Professor Nam ki-hyun of the College of Liberal Arts, in collaboration with Prof. Ailong Ke of Cornell University (USA), Prof. Chunyi Hu of the National University of Singapore (Singapore), and Prof. Yan Zhang of the University of Michigan (USA), has revealed the principles of type I CRISPR-mediated genome editing and transcriptional repression in human cells (Title: Exploiting activation and inactivation mechanisms in type I-C CRISPR-Cas3 for genome-editing applications).
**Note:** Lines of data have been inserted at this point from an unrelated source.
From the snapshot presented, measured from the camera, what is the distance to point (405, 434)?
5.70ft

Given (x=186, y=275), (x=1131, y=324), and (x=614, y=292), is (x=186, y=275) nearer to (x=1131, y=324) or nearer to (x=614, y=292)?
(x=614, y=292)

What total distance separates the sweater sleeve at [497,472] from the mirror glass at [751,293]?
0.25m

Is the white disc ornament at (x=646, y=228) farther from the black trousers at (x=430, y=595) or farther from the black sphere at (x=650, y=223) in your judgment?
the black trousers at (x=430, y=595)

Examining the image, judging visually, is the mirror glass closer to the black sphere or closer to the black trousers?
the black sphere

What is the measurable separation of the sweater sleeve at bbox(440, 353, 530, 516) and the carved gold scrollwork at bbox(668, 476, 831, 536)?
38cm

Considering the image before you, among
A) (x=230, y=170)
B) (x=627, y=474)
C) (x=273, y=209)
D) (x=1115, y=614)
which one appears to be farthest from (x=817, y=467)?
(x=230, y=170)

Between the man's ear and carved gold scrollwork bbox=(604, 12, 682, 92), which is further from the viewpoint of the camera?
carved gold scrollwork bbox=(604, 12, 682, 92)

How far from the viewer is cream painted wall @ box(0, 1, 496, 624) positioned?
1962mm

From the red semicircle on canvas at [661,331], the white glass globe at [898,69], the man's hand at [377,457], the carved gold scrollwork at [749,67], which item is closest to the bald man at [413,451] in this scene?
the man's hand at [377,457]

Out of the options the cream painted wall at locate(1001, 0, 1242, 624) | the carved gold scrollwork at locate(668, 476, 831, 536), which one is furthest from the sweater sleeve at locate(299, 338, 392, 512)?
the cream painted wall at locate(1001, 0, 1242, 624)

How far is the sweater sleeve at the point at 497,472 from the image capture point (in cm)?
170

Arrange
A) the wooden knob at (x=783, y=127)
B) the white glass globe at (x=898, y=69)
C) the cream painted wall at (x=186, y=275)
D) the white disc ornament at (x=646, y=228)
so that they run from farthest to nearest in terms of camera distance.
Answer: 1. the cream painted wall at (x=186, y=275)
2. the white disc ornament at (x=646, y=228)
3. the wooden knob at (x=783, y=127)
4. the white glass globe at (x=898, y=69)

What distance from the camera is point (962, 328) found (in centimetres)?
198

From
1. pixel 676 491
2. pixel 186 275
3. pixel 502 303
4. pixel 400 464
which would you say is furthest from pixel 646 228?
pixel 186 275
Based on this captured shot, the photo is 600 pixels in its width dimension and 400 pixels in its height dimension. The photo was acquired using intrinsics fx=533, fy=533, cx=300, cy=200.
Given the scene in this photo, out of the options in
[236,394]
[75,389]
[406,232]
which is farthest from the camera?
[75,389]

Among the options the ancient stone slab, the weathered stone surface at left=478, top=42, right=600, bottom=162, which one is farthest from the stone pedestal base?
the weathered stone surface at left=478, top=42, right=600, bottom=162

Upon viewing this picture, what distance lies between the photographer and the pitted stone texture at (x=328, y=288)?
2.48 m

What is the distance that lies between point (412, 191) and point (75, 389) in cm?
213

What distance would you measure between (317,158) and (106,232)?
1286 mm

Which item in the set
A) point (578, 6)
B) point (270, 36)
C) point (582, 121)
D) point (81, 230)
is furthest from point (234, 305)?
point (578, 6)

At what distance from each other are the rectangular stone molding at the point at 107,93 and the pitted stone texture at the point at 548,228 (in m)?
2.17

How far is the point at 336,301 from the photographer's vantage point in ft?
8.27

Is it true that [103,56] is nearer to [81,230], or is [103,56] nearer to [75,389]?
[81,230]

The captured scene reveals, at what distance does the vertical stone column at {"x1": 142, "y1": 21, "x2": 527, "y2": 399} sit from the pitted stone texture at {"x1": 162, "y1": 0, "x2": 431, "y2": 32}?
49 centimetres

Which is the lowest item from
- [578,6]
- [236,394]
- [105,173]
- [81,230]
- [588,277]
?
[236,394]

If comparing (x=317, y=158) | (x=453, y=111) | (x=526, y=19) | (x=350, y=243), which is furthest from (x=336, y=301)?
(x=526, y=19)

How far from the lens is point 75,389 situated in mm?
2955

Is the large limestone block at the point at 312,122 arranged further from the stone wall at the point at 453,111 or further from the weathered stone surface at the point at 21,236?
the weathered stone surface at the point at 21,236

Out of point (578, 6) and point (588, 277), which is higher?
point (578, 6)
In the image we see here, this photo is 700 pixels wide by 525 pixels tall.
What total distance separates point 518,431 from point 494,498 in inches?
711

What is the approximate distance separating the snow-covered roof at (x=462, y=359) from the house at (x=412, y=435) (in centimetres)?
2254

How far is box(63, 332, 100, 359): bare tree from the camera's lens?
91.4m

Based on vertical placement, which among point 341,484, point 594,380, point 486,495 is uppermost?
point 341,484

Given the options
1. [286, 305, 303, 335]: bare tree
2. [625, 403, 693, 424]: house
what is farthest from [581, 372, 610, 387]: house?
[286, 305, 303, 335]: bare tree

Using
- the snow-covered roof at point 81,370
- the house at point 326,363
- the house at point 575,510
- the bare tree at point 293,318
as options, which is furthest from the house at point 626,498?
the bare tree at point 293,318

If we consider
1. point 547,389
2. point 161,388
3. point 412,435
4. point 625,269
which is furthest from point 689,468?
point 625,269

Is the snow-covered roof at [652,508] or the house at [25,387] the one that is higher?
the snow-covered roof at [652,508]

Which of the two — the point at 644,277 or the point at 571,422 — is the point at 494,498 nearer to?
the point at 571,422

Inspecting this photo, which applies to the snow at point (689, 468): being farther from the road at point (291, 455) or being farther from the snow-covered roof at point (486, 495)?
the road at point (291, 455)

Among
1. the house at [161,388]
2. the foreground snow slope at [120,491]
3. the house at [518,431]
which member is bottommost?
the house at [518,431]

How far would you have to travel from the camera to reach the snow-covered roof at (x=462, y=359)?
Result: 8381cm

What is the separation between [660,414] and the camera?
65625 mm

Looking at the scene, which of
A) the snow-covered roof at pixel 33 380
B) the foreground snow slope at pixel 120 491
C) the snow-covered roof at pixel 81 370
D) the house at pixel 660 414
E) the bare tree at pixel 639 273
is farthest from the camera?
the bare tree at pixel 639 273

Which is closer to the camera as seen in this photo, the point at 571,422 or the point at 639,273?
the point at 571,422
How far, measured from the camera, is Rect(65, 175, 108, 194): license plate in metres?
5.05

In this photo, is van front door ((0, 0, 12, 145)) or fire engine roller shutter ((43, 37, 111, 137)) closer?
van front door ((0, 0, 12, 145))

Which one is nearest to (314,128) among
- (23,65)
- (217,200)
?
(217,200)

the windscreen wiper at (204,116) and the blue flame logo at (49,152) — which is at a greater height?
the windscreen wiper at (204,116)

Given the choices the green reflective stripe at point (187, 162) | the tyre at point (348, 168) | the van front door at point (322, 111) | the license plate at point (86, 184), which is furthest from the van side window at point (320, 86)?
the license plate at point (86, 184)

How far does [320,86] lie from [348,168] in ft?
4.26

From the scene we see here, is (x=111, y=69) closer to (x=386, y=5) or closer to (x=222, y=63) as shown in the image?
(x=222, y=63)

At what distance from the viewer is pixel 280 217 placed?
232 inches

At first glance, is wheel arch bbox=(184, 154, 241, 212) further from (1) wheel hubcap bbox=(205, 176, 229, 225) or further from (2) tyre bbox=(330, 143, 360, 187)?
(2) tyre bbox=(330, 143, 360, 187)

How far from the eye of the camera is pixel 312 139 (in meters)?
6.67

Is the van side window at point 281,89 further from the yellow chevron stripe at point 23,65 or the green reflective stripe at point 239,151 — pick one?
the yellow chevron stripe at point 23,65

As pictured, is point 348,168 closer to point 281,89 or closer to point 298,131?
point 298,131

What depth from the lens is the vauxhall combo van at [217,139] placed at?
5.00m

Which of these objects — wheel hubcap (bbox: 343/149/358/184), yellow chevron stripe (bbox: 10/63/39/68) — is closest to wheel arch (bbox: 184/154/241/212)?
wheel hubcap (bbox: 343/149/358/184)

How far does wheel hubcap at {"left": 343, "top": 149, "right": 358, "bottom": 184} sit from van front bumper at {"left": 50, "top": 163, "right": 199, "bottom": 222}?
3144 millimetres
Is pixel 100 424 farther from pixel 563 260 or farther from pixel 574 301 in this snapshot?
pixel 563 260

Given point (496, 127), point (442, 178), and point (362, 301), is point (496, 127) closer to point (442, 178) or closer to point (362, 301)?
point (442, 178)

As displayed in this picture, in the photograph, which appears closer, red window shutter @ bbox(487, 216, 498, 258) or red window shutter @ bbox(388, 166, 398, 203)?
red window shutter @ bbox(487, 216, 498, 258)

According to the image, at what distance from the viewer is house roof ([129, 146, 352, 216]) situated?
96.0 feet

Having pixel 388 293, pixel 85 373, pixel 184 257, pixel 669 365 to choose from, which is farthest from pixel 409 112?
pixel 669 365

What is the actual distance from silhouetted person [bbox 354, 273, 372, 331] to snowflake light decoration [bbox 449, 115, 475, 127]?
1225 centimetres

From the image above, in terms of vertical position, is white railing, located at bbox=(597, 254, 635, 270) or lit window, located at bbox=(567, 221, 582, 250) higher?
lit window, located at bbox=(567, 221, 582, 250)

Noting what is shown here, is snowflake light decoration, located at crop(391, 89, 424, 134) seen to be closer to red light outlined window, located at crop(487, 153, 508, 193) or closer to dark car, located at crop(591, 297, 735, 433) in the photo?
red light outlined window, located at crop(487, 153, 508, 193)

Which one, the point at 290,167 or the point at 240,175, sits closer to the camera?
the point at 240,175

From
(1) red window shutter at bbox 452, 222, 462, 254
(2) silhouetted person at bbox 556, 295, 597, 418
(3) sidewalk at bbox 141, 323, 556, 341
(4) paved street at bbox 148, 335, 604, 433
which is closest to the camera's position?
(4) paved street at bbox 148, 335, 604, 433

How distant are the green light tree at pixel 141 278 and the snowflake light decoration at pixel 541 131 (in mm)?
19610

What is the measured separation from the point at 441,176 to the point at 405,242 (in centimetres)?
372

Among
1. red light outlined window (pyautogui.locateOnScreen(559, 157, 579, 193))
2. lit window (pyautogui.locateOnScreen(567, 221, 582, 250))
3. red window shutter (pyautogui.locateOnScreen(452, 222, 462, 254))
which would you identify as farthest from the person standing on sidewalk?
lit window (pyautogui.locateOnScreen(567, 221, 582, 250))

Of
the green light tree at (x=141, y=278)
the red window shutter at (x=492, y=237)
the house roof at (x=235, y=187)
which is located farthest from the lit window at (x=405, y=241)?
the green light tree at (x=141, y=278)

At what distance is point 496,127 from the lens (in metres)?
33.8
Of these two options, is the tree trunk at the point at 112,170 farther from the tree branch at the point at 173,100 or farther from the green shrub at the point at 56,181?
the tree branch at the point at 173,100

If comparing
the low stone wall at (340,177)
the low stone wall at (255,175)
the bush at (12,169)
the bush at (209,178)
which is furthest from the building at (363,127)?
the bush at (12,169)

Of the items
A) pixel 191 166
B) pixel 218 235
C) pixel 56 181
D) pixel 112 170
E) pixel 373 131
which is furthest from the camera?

Molecular Cell (Impact Factor 16), a sister journal of the life sciences journal Cell, where the study was reported, is a prestigious journal ranked in the top 2.6% of biochemistry journals.

CRISPR, better known as genetic scissors, is a field of research that won the 2020 Nobel Prize in Chemistry and has recently led to the development of therapies for incurable diseases. The Type I CRISPR-Cas system utilizes an RNA-guided cascade complex to identify a matching DNA target and the nuclease-helicase Cas3 to degrade it. Types I-C are known as favorable targets for human gene editing because they are small in size and highly active in generating large-scale genome deletions in human cells. In this study, four cryo-electron microscopy structures were used to reveal the mechanism of RNA-induced DNA binding and cleavage at high resolution. Structural analysis revealed that AcrIC8 inhibits PAM recognition through allosteric inhibition, while AcrIC9 achieves this through direct competition. The study confirmed that both inhibitors potently inhibit I-C-mediated genome editing and transcriptional modulation in human cells

These results provide insight into the first off-switch for Type I CRISPR eukaryotic genome engineering and are expected to have applications in the future development of CRISPR-based gene-editing therapies.